(Image-text web data)
★ ★ ★ ★ ★
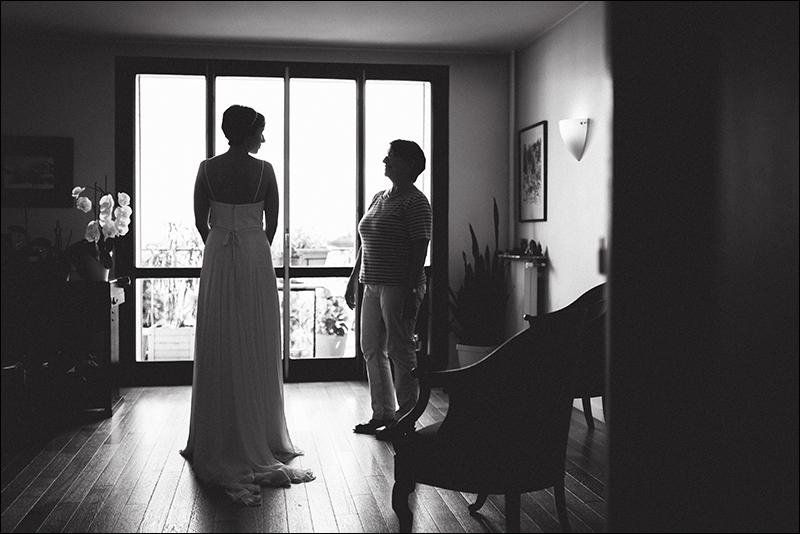 mariage sophie et marc 0307-2.jpg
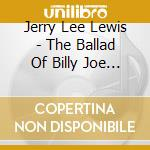 JERRY LEE LEWIS cd musicale di LEWIS JERRY LEE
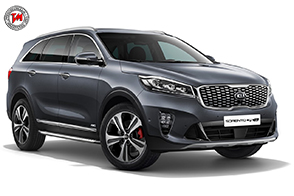 Kia Sorento Model Year 2017: al Salone dell'auto di Francoforte, il debutto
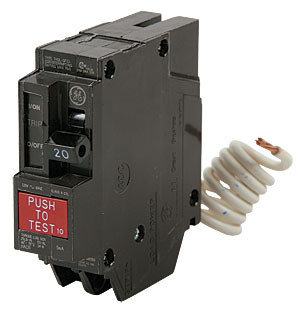 GFCI Circuit Breaker - Home Inspections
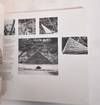 View Image 6 of 7 for Artpark: The Program In Visual Arts Inventory #181988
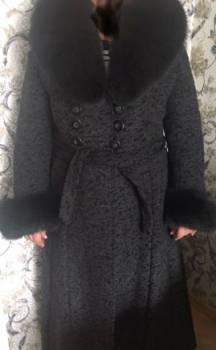 Пуховики адидас женские интернет магазин дисконт, продам зимнее пальто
★ ★ ★ ★ ★
Would you return the data exactly as written, without the pictures?

 mariage sophie et marc 0307-2.jpg
 JERRY LEE LEWIS cd musicale di LEWIS JERRY LEE
 Kia Sorento Model Year 2017: al Salone dell'auto di Francoforte, il debutto
 GFCI Circuit Breaker - Home Inspections
 View Image 6 of 7 for Artpark: The Program In Visual Arts Inventory #181988
 Пуховики адидас женские интернет магазин дисконт, продам зимнее пальто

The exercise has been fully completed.